Rating Players Using Playoff Probability Added
I submitted this peice to the BP Idol contest, but apparently they have already emailed the winners, and I wasn't one of the lucky ten. So I thought that I would post my peice here. [Sky: you're good enough for us! I really enjoyed reading this piece, and I respect how you solved the problem of BPro not making historical third-order wins available to the public.]
There has been an age old argument about who should win the MVP each year. Some writers, like Sky, will simply endorse the best player by WPA or WAR; while other, generally more mainstream, writers will go to the "playoff argument". Simply put, they say something like "Ryan Howard should be the MVP, despite being about 2.5 times worse of a player that Albert Pujols, because without him, the Phillies wouldn't have made the playoffs".

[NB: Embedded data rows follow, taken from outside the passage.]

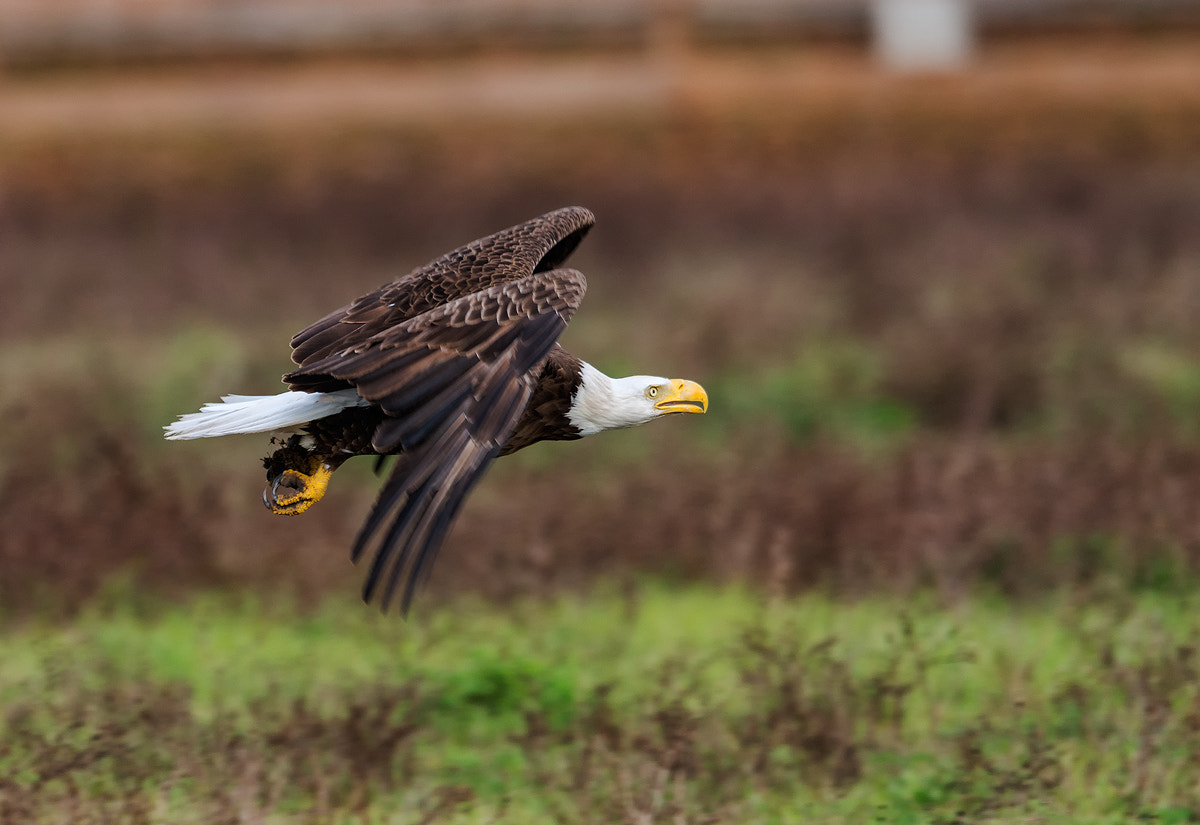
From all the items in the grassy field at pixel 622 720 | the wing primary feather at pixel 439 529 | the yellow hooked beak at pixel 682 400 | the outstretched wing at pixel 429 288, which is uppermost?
the outstretched wing at pixel 429 288

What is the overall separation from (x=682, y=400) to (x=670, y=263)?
818 cm

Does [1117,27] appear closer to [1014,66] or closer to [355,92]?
[1014,66]

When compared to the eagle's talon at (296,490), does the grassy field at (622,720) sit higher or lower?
lower

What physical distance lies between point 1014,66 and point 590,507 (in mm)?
10388

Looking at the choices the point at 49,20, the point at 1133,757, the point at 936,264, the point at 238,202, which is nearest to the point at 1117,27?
the point at 936,264

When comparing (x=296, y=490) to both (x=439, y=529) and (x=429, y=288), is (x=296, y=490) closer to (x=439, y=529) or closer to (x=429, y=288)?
(x=429, y=288)

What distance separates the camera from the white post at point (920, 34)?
17469 mm

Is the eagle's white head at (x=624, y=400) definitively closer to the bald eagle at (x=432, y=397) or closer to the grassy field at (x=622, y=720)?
the bald eagle at (x=432, y=397)

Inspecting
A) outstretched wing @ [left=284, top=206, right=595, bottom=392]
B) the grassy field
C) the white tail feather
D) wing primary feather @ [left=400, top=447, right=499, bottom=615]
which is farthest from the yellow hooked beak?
wing primary feather @ [left=400, top=447, right=499, bottom=615]

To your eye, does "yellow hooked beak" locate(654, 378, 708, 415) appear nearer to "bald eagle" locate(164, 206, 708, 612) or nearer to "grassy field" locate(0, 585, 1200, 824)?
"bald eagle" locate(164, 206, 708, 612)

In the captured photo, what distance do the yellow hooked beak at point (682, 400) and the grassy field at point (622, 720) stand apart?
0.94 m

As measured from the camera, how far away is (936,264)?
13.4 m

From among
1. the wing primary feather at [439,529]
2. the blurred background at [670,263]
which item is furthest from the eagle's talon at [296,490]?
the blurred background at [670,263]

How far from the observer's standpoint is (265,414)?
5539 millimetres
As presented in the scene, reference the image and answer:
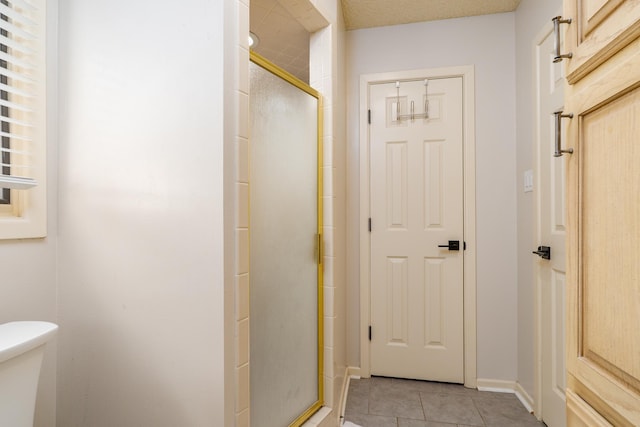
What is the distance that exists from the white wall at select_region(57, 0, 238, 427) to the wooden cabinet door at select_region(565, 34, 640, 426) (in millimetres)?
955

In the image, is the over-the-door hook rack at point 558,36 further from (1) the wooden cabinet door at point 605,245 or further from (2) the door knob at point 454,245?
(2) the door knob at point 454,245

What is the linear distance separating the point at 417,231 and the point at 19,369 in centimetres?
214

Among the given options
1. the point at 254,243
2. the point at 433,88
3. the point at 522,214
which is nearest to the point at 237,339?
the point at 254,243

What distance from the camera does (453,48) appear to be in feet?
7.79

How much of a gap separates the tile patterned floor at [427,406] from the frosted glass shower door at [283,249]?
1.60ft

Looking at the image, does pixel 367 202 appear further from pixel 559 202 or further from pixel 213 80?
pixel 213 80

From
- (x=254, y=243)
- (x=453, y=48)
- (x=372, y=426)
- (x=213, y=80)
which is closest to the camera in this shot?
(x=213, y=80)

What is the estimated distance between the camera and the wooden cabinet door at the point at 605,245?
652 millimetres

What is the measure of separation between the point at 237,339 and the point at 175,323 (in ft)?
0.69

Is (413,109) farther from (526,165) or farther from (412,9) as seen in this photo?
(526,165)

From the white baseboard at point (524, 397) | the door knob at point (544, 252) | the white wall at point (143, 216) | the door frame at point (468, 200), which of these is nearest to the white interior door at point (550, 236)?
the door knob at point (544, 252)

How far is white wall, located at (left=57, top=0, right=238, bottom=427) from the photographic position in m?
1.07

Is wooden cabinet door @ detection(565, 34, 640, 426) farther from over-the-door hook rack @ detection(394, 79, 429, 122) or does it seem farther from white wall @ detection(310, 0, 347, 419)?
over-the-door hook rack @ detection(394, 79, 429, 122)

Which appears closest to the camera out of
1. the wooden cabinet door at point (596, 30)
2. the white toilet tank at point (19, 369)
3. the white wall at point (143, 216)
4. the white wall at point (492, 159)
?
the wooden cabinet door at point (596, 30)
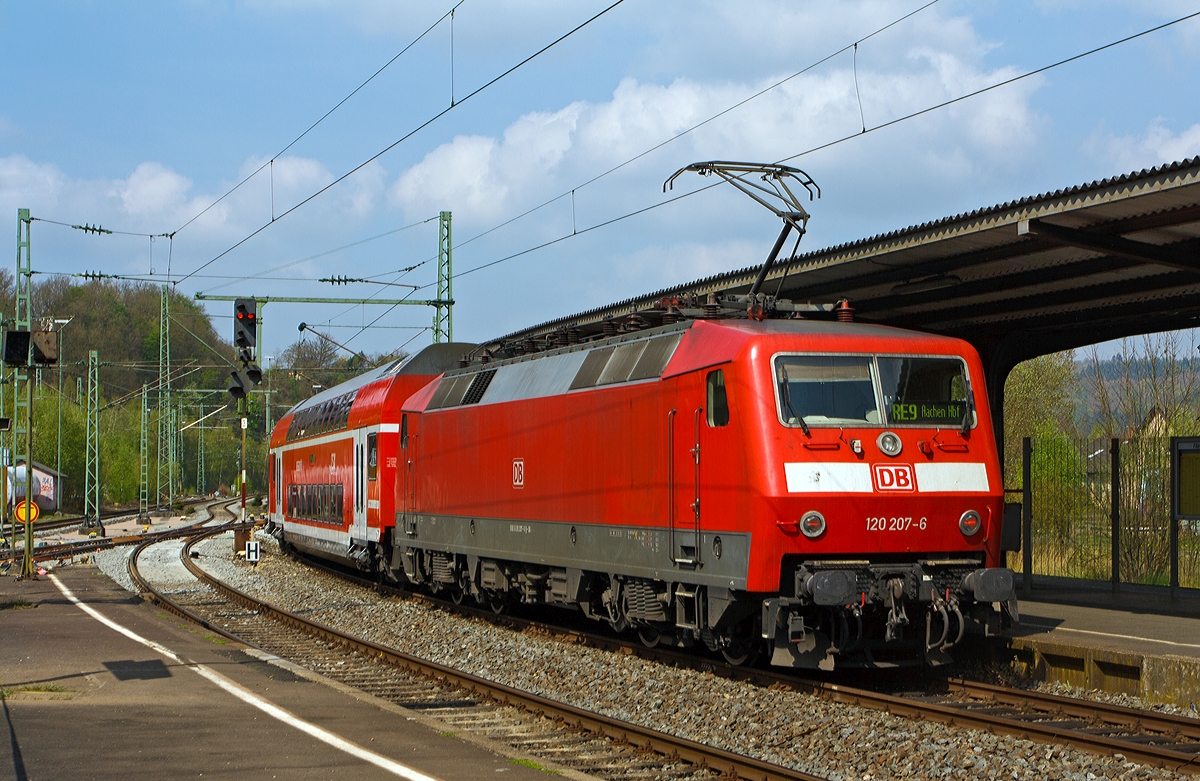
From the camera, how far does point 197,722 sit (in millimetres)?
9695

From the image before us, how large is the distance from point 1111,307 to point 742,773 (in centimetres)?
1052

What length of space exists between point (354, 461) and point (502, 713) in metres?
13.9

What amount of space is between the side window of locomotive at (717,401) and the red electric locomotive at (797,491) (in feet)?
0.07

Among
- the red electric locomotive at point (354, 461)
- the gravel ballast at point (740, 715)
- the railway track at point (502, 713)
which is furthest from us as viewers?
the red electric locomotive at point (354, 461)

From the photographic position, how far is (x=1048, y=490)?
19891mm

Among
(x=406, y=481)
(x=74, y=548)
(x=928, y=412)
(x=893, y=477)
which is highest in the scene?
(x=928, y=412)

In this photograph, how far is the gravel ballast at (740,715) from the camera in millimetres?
8414

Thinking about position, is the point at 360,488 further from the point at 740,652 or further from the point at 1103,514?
the point at 1103,514

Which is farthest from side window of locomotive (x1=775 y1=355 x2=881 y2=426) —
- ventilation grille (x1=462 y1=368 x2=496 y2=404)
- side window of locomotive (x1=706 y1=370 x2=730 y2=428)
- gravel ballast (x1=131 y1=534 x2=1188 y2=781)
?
ventilation grille (x1=462 y1=368 x2=496 y2=404)

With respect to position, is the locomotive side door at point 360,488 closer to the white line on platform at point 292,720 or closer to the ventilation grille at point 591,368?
the white line on platform at point 292,720

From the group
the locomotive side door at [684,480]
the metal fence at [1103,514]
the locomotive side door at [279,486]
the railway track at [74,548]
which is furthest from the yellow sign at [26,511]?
the metal fence at [1103,514]

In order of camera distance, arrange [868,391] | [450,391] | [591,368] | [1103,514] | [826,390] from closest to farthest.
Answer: [826,390], [868,391], [591,368], [450,391], [1103,514]

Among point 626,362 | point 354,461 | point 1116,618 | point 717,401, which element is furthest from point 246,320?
point 1116,618

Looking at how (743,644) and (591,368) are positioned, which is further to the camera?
(591,368)
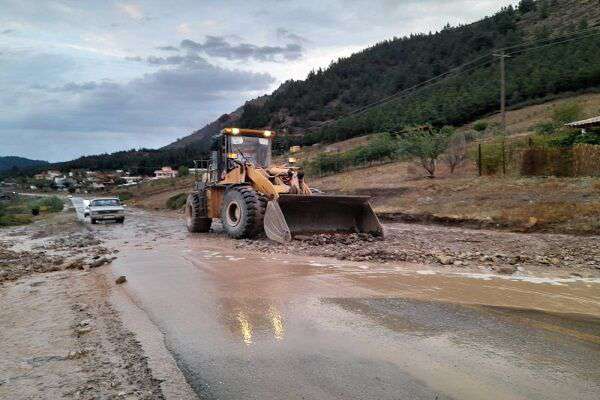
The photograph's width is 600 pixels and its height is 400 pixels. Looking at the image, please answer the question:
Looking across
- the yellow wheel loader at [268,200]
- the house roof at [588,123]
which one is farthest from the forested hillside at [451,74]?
the yellow wheel loader at [268,200]

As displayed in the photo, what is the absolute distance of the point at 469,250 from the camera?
10.9 metres

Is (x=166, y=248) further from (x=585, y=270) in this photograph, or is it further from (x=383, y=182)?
(x=383, y=182)

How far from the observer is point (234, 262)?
9.93m

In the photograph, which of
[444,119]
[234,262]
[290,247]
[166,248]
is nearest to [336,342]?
[234,262]

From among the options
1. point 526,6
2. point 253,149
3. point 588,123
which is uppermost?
point 526,6

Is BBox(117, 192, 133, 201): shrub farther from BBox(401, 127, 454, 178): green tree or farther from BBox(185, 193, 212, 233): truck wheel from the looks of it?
BBox(185, 193, 212, 233): truck wheel

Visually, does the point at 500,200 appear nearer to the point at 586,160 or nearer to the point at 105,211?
the point at 586,160

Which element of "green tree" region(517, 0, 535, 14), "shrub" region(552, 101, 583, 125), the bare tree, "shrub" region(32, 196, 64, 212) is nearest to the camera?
the bare tree

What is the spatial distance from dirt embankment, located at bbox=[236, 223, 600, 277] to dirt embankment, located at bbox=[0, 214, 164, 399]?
4.68 metres

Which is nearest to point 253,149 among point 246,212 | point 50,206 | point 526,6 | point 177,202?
point 246,212

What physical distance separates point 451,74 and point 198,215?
7451cm

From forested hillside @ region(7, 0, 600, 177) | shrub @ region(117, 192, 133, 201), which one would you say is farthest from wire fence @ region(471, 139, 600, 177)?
shrub @ region(117, 192, 133, 201)

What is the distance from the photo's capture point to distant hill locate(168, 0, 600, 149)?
55.9 m

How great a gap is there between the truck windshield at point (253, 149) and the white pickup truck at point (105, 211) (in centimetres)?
1435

While that is true (by most estimates Howard was a little better than a 3 win player last year, and his team won the division by exactly 3 games), it is a very limited way to look at it. For example, you could say the same thing about Utley, Werth, Victorino, Hamels and maybe even Burrell last year, and those are just guys on the Phillies who meet that requirement. To differentiate between candidates, it is necessary to figure out to what extent those players contributed to their team making the playoffs.
So to go about doing this, we first have to figure out the chances of any given team making the playoffs. As you all know, to make the playoffs you either have to win more games than anyone in your division, or more games than any non division winner in the league. So obviously a team that wins 90 games will have a much greater chance of making the playoffs than a team that wins 75 games.
Creating a logistic regression using the win totals of each team in the past 11 season (since the Rays have been in the league) allows us to estimate the probabilities of that 90 win team and that 75 win making the playoffs in the AL and the NL:

A logistic regression basically works by imputing a set of numbers (wins) and showing which of them met a certain outcome (playoff birth). Then by using a program to model the data, we can see a curve illustrating the probabilities of a range of those numbers and the percentage that they will reach the specific outcome.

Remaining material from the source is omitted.